Présidence de la BNS: remous dans le landerneau politique
La non-élection de Bruno Gehrig à la présidence de la BNS a provoqué l´ire du président du PDC suisse Adalbert Durrer. Dans une interview publiée mercredi par la Berner Zeitung, il critique vertement le Conseiller fédéral Pascal Couchepin.
«Pascal Couchepin se comporte comme un politicien valaisan qui ne voit que l’ennemi démocrate-chrétien». Par ces mots, Adalbert Durrer réagissait à la défaite de Bruno Gehrig, candidat de son parti à la tête de la Banque nationale suisse (BNS). Le gouvernement lui a préféré le Valaisan Jean-Pierre Roth, proche des radicaux.

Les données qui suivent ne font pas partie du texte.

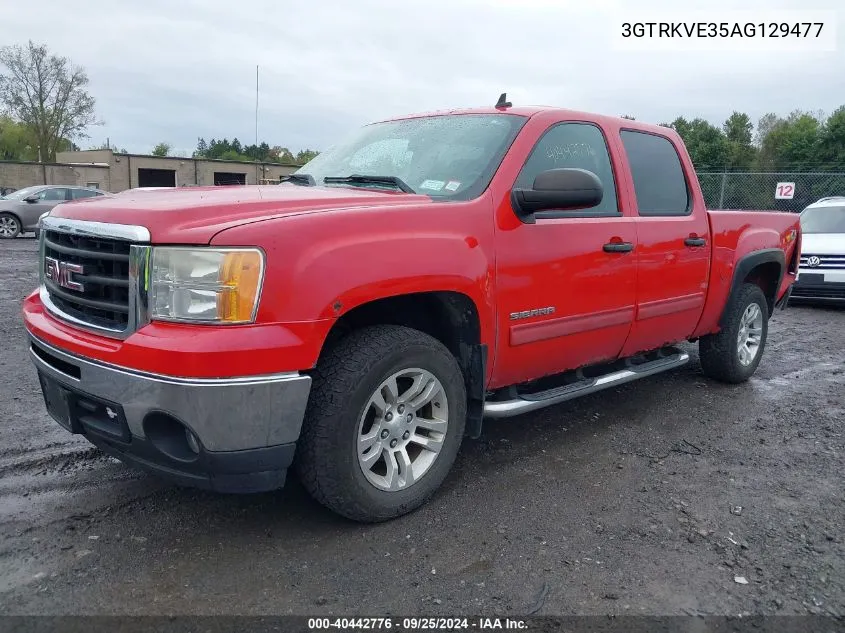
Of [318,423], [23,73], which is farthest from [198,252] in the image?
[23,73]

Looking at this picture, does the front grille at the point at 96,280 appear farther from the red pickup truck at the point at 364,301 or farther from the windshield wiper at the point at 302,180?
the windshield wiper at the point at 302,180

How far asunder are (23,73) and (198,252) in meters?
A: 59.3

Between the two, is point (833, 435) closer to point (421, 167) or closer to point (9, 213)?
point (421, 167)

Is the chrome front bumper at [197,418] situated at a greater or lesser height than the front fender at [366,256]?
lesser

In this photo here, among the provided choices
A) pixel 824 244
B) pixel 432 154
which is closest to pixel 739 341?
pixel 432 154

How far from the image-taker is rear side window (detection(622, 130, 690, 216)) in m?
4.30

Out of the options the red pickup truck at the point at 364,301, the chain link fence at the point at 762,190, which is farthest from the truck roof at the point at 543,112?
the chain link fence at the point at 762,190

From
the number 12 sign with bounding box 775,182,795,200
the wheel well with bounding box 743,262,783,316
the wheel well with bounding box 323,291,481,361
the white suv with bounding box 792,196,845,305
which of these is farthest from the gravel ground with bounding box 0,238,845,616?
the number 12 sign with bounding box 775,182,795,200

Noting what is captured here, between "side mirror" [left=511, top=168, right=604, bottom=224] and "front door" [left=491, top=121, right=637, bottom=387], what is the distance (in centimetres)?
15

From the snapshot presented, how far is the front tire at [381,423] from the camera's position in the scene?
271 centimetres

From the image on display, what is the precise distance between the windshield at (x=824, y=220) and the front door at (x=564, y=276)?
8023 mm

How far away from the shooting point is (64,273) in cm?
290

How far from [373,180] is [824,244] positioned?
8.50 meters

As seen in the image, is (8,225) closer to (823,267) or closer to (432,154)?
A: (432,154)
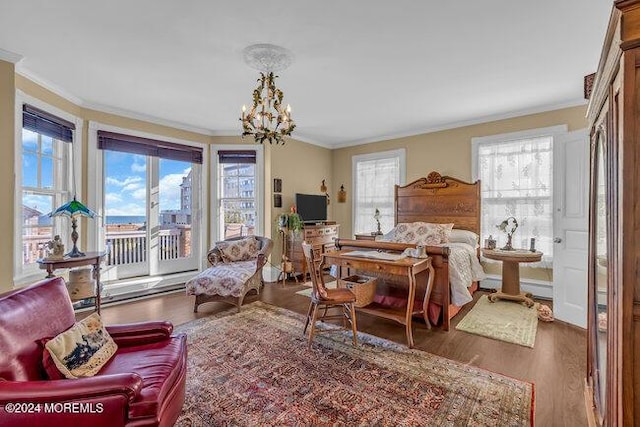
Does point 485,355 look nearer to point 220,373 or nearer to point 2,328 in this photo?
point 220,373

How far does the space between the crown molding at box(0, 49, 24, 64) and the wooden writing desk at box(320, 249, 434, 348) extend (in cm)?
337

Et Adalbert Durrer de poursuivre que le chef de l’économie a tiré les ficelles en coulisse, et qu’il ferait mieux de se concentrer sur son propre département, car «sa gestion du dossier de l’Expo est désolante». Réplique, un brin ironique, de Pascal Couchepin: «je ne commente pas les déclarations d’une personne pour laquelle j’ai de l’estime et de l’amitié, mais qui visiblement est dans une période difficile de son existence».
Selon le démocrate-chrétien, les questions linguistiques ont plus pesé dans le choix du Conseil fédéral que les compétences des différents candidats. Il estime par ailleurs que la concordance ne fonctionne plus, et avertit que son parti sera désormais plus méfiant à l’égard des radicaux. Selon lui, son parti a soutenu le vice-président souhaité par les radicaux, sans rien obtenir en retour.
«Adalbert Durrer a un peu perdu sa contenance, commente le porte-parole des radicaux, Guido Schommer. Ce choix a été fait par le Conseil fédéral. Il n’y a eu aucun accord avec les démocrates-chrétiens».
L’UDC, lui, n’entre pas dans cette bataille. «Le résultat du vote du Conseil fédéral ne nous dérange pas, explique Ueli Maurer. La langue est un facteur dont il faut tenir compte dans notre pays». Et côté socialiste: «le parti démocrate-chrétien nous a fait comprendre que son partenaire fiable est le parti radical, commente Jean-François Steiert. Il a découvert un peu tard que la fiabilité du parti radical est très partielle.»
Sur le même sujet, les socialistes doivent essuyer les critiques de leur ancien président, Peter Bodenmann. «Le PS et le PDC ont la majorité au gouvernement, souligne le Valaisan. Or, le PS n’a rien reçu, et le PDC n’a pas eu ce qu’il voulait. Les deux partis n’ont pas réussi à se mettre d’accord, et ce n’est pas professionnel». Peter Bodenmann a participé à la polémique en s’exprimant, mercredi, dans le journal gratuit Metropol.